**** TEXT EXTRACT ****

Books: The Night Library -
“Noticing that Shibuya lacked an accessible library that stayed open late enough for people who work full-time to be able to enjoy, book-loving Mori resolved to build his dream library it as close to the sprawling station as possible and invite like-minded souls to share it. With a unit already purchased and currently being fitting out with shelves, counters, and the facilities required to provide drinks to customers, Mori realised that he’d need a little extra help if he was to fill his shelves with enough titles to make it worth visiting.”
Books meet beer – Man achieves dream of opening ‘night library’ with help from crowdfunding site : Rocketnews24

Business: Books are always cheaper online – but it’s not about the books.
“This means book markdowns are extremely visible. Sellers can tout their low prices compared to what’s on the back of book covers, the price publishers want to sell it for. And that can be a convenient psychological device — especially if you’re a big retailer with lots of other stuff to sell. ‘When the customer sees a book at 40, 50 percent off,’ Teicher says, ‘the presumption is that everything else that that retailer is selling is also equally inexpensive.’ And books bring in some pretty attractive consumers. ‘Book buyers are good customers,’ Teicher adds. ‘They tend to be slightly more affluent, they tend to be consumers who shop and therefore are always in the marketplace for other products.’”
Why books always seem to have a discounted price : Marketplace [audio at link]

Tech: The deal is still just a rumor, though, right?
“Bona fide Beats are sold at a huge mark-up, making them immensely profitable but also irresistible to counterfeiters. The headphones—beloved by image-conscious teenagers but scorned by audiophiles—are easy to copy because the headphones’ appeal is largely based on brand rather than function.”

**** DATASET ROWS ****

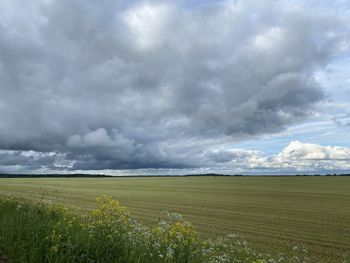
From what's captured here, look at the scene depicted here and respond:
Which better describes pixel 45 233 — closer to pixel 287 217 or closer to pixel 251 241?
pixel 251 241

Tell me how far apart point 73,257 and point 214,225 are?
801 inches

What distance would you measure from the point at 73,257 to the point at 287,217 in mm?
28542

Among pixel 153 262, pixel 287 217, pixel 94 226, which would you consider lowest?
pixel 287 217

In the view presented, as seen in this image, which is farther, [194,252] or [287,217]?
[287,217]

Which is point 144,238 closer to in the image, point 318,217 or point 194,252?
point 194,252

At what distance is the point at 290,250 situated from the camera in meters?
17.6

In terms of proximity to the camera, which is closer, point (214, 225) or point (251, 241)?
point (251, 241)

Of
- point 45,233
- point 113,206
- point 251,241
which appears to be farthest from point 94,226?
point 251,241

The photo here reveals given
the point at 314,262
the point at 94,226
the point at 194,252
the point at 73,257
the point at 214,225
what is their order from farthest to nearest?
the point at 214,225 → the point at 314,262 → the point at 94,226 → the point at 194,252 → the point at 73,257

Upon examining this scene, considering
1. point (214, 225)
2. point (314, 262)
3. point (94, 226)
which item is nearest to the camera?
point (94, 226)

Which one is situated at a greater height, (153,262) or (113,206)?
(113,206)

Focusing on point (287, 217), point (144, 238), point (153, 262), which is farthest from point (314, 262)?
point (287, 217)

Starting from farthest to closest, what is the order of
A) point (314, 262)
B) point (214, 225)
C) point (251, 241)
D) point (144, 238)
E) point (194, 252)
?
1. point (214, 225)
2. point (251, 241)
3. point (314, 262)
4. point (144, 238)
5. point (194, 252)

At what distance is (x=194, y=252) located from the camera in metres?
7.49
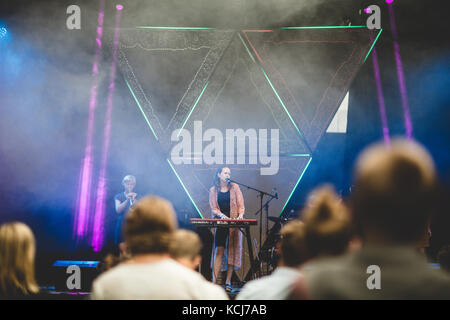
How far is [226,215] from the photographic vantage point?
6.07 metres

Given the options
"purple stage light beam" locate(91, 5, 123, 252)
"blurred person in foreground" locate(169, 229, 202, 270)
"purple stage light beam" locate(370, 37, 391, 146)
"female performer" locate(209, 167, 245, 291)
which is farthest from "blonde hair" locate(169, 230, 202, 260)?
"purple stage light beam" locate(370, 37, 391, 146)

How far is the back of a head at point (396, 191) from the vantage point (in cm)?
94

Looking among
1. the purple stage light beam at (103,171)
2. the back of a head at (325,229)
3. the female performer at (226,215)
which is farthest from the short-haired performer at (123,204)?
the back of a head at (325,229)

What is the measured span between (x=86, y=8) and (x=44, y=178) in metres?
2.98

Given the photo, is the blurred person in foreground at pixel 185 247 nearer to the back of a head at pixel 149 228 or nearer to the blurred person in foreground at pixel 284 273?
the blurred person in foreground at pixel 284 273

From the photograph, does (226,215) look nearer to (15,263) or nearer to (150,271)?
(15,263)

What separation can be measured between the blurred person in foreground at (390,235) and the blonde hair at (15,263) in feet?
5.29

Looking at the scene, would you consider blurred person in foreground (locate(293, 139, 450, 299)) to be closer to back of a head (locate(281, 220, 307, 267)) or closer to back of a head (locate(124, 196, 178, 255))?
back of a head (locate(124, 196, 178, 255))

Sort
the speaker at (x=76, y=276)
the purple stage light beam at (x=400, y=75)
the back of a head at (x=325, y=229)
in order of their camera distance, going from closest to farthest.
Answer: the back of a head at (x=325, y=229), the speaker at (x=76, y=276), the purple stage light beam at (x=400, y=75)

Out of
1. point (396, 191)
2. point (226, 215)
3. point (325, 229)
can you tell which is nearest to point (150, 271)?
point (325, 229)

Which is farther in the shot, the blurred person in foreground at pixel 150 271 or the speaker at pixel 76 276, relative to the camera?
the speaker at pixel 76 276

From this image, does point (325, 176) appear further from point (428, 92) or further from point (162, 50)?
point (162, 50)

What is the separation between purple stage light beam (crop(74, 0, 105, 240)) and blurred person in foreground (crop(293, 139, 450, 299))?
6.41 metres

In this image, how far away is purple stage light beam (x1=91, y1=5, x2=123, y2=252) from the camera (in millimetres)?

****

# EXERCISE SET
**a.** Reproduce the part of the roundup of book and tech news from "Books meet beer" up to and including "about the books.".
**b.** In the rows, rewrite the lines from the line with "What is the separation" up to and including the line with "6.41 metres", putting "distance" in place of "separation" and leaving everything else unchanged.

# SOLUTIONS TO EACH TASK
**a.**
Books meet beer – Man achieves dream of opening ‘night library’ with help from crowdfunding site : Rocketnews24

Business: Books are always cheaper online – but it’s not about the books.

**b.**
What is the distance between purple stage light beam (crop(74, 0, 105, 240)) and blurred person in foreground (crop(293, 139, 450, 299))?
6.41 metres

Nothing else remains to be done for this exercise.